== Data section ==

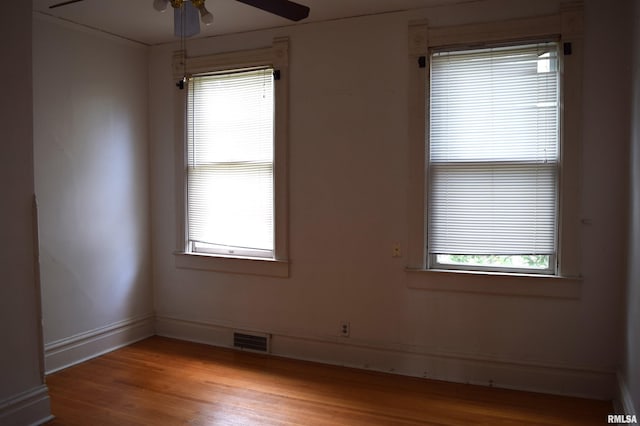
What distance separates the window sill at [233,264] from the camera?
4242 millimetres

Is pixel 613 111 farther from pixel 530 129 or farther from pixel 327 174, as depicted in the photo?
pixel 327 174

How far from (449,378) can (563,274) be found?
1.14 m

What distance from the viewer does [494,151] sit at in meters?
3.55

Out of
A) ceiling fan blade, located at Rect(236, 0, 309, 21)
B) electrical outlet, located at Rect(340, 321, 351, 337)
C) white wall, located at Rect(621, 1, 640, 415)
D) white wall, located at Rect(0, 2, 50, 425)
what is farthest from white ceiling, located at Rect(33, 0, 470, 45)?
electrical outlet, located at Rect(340, 321, 351, 337)

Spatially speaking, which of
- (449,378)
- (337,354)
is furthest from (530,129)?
(337,354)

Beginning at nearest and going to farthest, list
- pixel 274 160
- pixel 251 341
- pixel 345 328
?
pixel 345 328 < pixel 274 160 < pixel 251 341

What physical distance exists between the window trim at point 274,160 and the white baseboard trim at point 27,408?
179 cm

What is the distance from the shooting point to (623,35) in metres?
3.20

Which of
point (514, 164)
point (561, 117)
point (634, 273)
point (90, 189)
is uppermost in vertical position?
point (561, 117)

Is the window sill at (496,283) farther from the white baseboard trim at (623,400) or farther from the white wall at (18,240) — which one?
the white wall at (18,240)

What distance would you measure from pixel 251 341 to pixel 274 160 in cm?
164

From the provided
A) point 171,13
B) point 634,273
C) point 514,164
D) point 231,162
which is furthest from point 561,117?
point 171,13
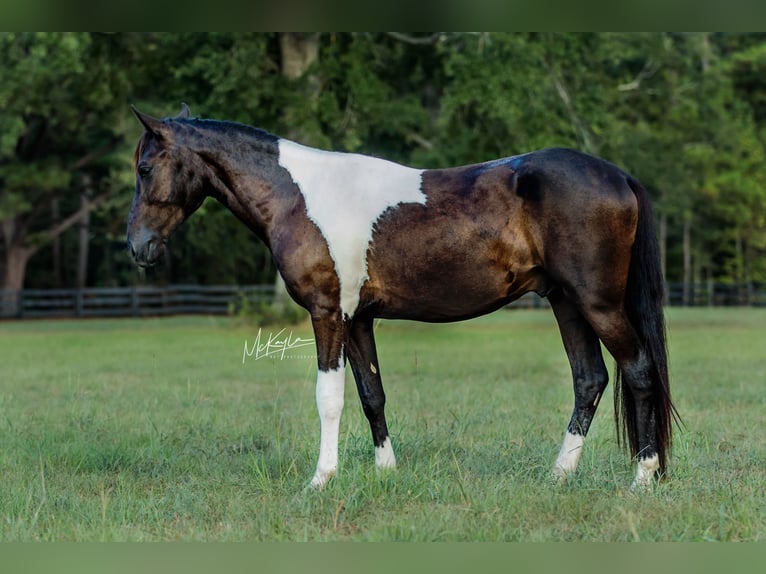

===

### What is asked
Rewrite the listing above as a numbered list with one line per item. Skip the blank lines and leave out the pictures.

### Problem solution
1. What distance separates the window sill at [233,264] from the camera?
2. 4242 millimetres
3. Is pixel 613 111 farther from pixel 530 129 or farther from pixel 327 174, as depicted in the photo?
4. pixel 327 174
5. How far from (449,378) can (563,274) be found?
6. 1.14 m
7. What distance from the viewer does [494,151] sit at in meters?
8. 3.55
9. Out of
10. A) ceiling fan blade, located at Rect(236, 0, 309, 21)
11. B) electrical outlet, located at Rect(340, 321, 351, 337)
12. C) white wall, located at Rect(621, 1, 640, 415)
13. D) white wall, located at Rect(0, 2, 50, 425)
14. what is farthest from white ceiling, located at Rect(33, 0, 470, 45)?
15. electrical outlet, located at Rect(340, 321, 351, 337)
16. Spatially speaking, which of
17. - (449,378)
18. - (337,354)
19. is furthest from (530,129)?
20. (337,354)
21. Beginning at nearest and going to farthest, list
22. - pixel 274 160
23. - pixel 251 341
24. - pixel 345 328
25. ?
26. pixel 345 328 < pixel 274 160 < pixel 251 341
27. What physical distance exists between the window trim at point 274,160 and the white baseboard trim at point 27,408?
28. 179 cm
29. What is the distance from the shooting point to (623,35) in metres?
30. 3.20
31. Which of
32. point (514, 164)
33. point (561, 117)
34. point (634, 273)
35. point (90, 189)
36. is uppermost in vertical position?
37. point (561, 117)
38. Is the window sill at (496,283) farther from the white baseboard trim at (623,400) or farther from the white wall at (18,240) — which one?
39. the white wall at (18,240)
40. What distance would you measure from pixel 251 341 to pixel 274 160 in cm?
41. 164
42. From the provided
43. A) point 171,13
44. B) point 634,273
45. C) point 514,164
46. D) point 231,162
47. which is furthest from point 561,117?
48. point 171,13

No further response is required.